- _OBJETIVO DA TAREFA_:
No texto sobre o Marley, qual é a perda que quem escreve considera a sua primeira?

- _BLOCO DE TEXTO_:
━━━━━━━━

Marley

Tenho adiado escrever sobre o Marley e também não me atrevi a escrever este texto fora de casa. Ele morreu.
O Marley morreu. Tive vários dias em que esta frase não me entrava, simplesmente não entrava na minha cabeça.
Para começar nunca tinha feito luto, de nenhum tipo, perdi o meu avô era ainda muito nova, sem consciência do que realmente estava a acontecer e por outro lado não tive muitas vezes com ele.
Então dou por primeira perda o Marley, o meu cão. O meu primeiro cão, não podemos contar como primeiro animal de estimação aquele animal que quem toma conta é a tua mãe ou pai, assim que para mim ele foi o meu primeiro animal de estimação.
Para onde eu fosse ele ia, estivesse como estivesse sabia que ele estaria do meu lado. Foi daquelas amizades silenciosas e leais que nunca, nunca vou esquecer.
Antes de ele falecer tivemos ambos uma semana bastante complicada entre idas ao veterinário, injecções em casa e a minha esperança a desfalecer.
No dia que foi abatido eu já sabia, na noite anterior eu vi-o de tal maneira que quando ia a caminho do veterinário, eu já sabia.
Não existe maneira de descrever o que eu senti naquele chão, estou a tentar, estou a tentar explicar a quem lê e a mim que escrevo, tudo o que senti.
Mas não é fácil quando penso naquele dia e sinto no meu peito o último suspiro dele, quando ele respirou fundo pela última vez...
Ficou-me na memória de tal maneira que é como ter um flashback, eu tenho no meu coração o último suspiro dele.
É me muito complicado escrever sobre isto, verdade seja dita estou lavada em lágrimas enquanto os meus dedos tentam encontrar as palavras justas.
As duas primeiras semanas foram...não sei bem como foram, a sensação que tinha era que de repente eu era uma pessoa que não sentia, não sentia nada para além de tristeza.
Existem muitos textos a colocar o Luto/perda no mesmo patamar que uma depressão pois é de facto algo que nos coloca de imediato num estado de apatia descontrolada onde é muito complicado ter que lidar com a vida em geral, não queremos lidar de todo com o que quer que seja.
Só queria que ele estivesse aqui, pensei eu tantas vezes, tive pesadelos que nunca contei, adormeci com os últimos minutos no veterinário a aparecerem-me nitidamente na cabeça.

━━━━━━━━

Entradas de perguntas espaciais:
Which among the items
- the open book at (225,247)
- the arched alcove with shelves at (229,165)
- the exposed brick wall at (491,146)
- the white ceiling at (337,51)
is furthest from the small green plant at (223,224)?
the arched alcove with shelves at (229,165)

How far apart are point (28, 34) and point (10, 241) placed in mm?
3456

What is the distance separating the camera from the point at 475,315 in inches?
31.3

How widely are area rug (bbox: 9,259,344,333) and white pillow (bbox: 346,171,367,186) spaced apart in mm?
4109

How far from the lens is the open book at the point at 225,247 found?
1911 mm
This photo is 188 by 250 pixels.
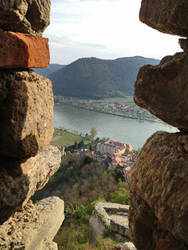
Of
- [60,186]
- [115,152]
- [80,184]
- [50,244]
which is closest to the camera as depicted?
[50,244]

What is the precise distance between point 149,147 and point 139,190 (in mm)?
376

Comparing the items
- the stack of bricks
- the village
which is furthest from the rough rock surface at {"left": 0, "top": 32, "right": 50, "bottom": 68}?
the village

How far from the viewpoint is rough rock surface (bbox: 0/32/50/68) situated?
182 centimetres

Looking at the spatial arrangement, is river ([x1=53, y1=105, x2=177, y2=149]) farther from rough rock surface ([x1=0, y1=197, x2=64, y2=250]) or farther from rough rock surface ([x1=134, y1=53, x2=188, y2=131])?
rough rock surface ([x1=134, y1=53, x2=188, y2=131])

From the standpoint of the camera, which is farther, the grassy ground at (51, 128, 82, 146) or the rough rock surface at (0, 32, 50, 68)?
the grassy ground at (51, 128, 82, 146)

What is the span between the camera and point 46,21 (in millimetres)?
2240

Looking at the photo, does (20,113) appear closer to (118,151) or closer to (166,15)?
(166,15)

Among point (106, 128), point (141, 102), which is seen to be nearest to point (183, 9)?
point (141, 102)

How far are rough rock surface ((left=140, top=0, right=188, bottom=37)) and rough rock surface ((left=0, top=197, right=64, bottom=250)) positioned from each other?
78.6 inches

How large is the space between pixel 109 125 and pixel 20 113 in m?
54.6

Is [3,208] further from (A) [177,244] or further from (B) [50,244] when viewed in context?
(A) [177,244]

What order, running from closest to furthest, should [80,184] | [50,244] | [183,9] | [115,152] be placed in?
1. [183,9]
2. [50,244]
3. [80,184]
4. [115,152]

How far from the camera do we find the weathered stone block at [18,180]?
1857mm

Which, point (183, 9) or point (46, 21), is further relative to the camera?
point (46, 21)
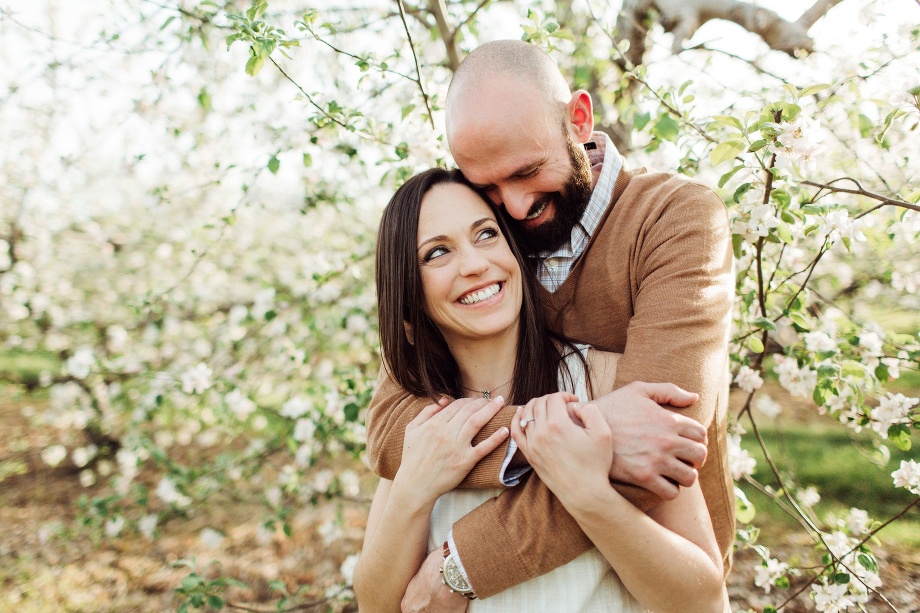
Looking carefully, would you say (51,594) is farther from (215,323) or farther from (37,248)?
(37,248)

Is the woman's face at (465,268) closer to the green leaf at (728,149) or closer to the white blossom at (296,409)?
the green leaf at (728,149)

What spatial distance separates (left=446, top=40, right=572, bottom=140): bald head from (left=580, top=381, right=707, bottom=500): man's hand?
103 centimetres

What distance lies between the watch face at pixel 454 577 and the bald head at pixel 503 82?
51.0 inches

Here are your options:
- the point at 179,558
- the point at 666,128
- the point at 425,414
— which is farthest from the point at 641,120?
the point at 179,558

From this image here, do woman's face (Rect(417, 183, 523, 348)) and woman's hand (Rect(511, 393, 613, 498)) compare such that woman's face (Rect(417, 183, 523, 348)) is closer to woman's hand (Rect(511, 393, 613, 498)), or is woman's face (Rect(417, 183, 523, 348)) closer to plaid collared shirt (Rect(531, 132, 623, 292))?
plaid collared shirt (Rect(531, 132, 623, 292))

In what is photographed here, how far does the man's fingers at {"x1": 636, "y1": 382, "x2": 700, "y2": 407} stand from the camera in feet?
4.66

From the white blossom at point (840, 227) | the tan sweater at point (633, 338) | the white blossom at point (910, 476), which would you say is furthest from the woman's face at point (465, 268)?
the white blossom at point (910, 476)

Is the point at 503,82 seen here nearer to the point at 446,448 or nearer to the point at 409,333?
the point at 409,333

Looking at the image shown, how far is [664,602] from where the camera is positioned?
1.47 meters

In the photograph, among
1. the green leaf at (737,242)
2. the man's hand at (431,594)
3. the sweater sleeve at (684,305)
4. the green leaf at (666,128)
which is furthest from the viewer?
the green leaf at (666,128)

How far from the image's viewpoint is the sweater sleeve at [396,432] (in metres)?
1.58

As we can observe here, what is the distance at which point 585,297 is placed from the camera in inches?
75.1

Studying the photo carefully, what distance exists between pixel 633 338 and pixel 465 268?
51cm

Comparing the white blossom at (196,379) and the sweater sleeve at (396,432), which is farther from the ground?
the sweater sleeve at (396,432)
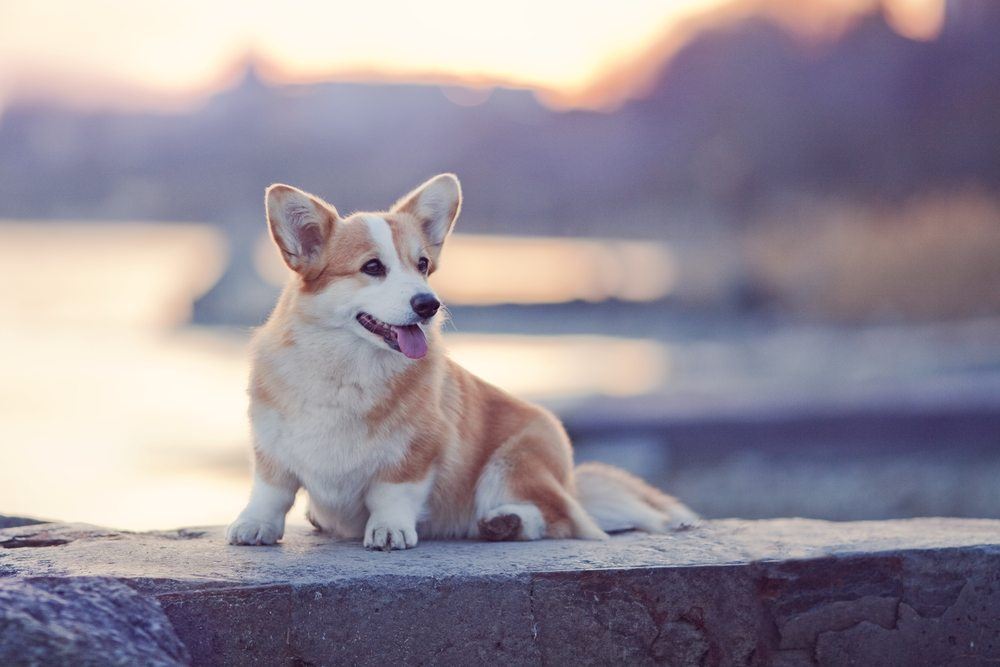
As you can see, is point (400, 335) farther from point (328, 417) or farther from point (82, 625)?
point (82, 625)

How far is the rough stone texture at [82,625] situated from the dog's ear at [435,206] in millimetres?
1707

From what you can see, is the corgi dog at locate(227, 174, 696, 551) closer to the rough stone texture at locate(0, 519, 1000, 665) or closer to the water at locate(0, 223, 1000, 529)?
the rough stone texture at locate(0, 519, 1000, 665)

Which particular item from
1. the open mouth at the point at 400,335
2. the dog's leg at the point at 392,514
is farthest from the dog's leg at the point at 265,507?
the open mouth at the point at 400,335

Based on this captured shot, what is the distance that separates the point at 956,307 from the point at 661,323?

━━━━━━━━

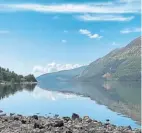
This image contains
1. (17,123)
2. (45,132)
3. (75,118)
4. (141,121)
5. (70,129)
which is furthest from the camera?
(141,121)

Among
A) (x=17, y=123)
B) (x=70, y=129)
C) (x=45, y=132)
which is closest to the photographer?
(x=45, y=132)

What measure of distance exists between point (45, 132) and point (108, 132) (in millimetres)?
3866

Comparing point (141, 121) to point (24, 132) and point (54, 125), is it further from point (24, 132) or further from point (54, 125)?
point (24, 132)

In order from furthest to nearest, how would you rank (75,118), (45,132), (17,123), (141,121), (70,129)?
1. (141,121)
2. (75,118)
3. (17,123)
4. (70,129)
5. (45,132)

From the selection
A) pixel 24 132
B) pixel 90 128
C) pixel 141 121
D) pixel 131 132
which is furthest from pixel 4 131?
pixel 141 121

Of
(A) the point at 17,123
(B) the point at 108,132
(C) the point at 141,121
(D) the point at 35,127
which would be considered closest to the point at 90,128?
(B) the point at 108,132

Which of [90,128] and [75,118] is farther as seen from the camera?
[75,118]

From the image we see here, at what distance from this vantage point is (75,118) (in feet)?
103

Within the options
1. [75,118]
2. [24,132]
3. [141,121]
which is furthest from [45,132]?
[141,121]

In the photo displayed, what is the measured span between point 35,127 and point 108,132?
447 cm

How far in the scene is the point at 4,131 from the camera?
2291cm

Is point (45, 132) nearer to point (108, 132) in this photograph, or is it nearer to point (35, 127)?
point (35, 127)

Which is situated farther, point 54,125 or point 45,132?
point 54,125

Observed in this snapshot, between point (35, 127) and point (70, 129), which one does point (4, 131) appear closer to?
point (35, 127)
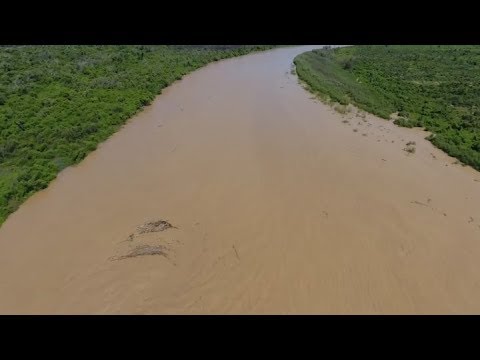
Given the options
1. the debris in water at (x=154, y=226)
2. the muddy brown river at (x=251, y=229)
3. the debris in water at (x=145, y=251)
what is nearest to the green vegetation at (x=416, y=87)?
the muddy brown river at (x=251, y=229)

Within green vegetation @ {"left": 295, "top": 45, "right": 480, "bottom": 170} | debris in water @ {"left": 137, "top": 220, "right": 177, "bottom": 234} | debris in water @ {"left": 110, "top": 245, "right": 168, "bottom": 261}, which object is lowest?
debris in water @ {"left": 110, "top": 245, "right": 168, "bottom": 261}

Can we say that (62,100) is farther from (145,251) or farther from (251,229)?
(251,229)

━━━━━━━━

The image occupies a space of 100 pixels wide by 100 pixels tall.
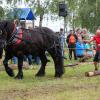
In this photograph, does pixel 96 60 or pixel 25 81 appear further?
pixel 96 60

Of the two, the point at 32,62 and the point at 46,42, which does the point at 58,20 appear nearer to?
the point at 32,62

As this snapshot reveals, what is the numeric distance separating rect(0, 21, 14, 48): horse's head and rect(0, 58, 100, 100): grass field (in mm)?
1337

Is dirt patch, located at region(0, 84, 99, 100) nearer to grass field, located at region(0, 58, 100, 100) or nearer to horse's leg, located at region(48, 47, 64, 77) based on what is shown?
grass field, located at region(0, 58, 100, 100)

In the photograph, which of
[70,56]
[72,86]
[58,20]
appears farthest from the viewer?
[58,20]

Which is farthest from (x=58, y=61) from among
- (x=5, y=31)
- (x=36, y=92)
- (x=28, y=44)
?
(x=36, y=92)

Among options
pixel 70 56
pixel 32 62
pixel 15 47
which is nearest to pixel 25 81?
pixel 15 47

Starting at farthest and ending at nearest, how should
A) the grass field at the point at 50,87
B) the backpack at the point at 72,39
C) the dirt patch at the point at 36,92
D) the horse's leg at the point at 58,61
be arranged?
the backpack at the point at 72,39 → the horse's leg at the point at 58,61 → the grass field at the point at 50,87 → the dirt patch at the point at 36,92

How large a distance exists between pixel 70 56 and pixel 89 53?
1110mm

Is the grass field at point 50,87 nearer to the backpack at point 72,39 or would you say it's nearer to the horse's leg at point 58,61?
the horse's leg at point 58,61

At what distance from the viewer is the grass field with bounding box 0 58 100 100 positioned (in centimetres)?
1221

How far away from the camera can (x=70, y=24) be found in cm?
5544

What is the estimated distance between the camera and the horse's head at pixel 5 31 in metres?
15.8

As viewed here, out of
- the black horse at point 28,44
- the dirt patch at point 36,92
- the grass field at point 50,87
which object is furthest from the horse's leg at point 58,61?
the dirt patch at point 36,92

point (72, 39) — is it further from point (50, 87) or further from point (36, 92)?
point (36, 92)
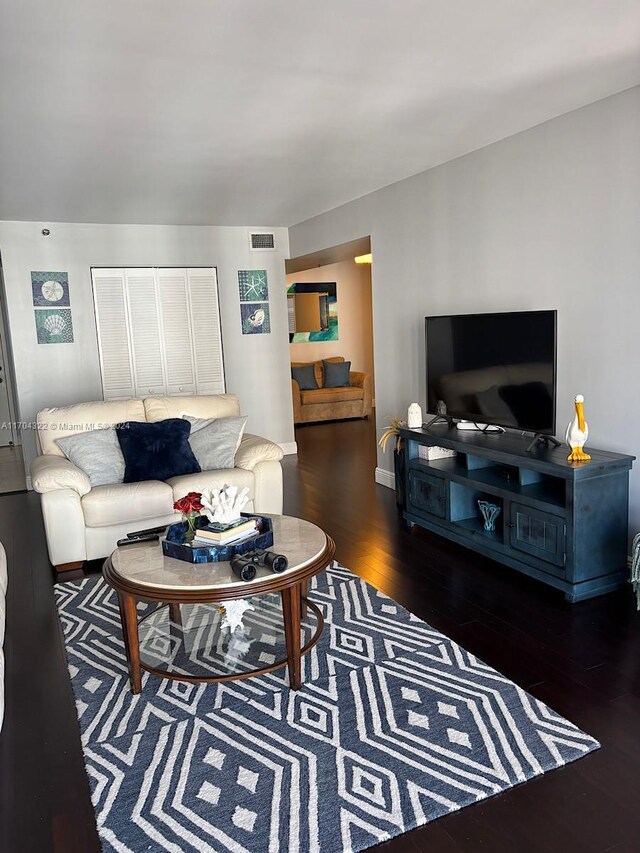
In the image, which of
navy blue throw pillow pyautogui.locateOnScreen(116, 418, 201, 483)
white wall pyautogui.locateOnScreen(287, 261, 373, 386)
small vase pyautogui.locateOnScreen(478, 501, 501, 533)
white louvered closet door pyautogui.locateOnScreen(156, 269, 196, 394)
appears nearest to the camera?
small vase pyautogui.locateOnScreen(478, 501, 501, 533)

━━━━━━━━

- _RESPOSTA À TAREFA_:
A morte do Marley, o seu cão.